Advantages of H-Wave device over other electrotherapeutic devices:
1. The main advantage of these technologies over currently applied electrical stimulators (eg, transcutaneous electrical nerve stimulator [TENS], interferential [IF], neuromuscular electrical stimulation [NMES], high-volt galvanic, etc.) is that H-Wave's small fiber contraction does not trigger an activation of the motor nerves of the large white muscle fibers or the sensory delta and C pain nerve fibers, thus eliminating the negative and painful effects of tetanizing fatigue, which reduces transcapillary fluid shifts.
2. Another function of the H-Wave device is an anesthetic effect on pain conditions, unlike a TENS unit which in the short term activates a hypersensory overload effect (gate theory) to stop pain signals from reaching the thalamic region of the brain.

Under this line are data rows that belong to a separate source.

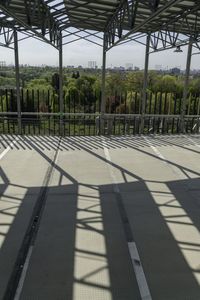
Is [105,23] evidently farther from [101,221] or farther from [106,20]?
[101,221]

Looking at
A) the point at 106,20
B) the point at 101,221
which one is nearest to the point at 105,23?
the point at 106,20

3. When the H-Wave device is used at high frequency (60 Hz), it acts intrinsically on the nerve to deactivate the sodium pump within the nerve fiber, leading to a long-lasting anesthetic/analgesic effect due to an accumulative postsynaptic depression.
4. Moreover, HWDS produces a nitric oxide (NO)-dependent enhancement of microcirculation and angiogenesis in rats. It is hypothesized that because of these innate properties of the H-Wave device, it may provide a paradigm shift for the treatment of both short- and long-term inflammatory conditions associated with pain due to sports injuries.
A recent meta-analysis found a moderate-to-strong effect of the H-Wave device in providing pain relief, reducing the requirement for pain medication, and increasing functionality. The most robust effect was observed for improved functionality, suggesting that the H-Wave device may facilitate a quicker return to the field.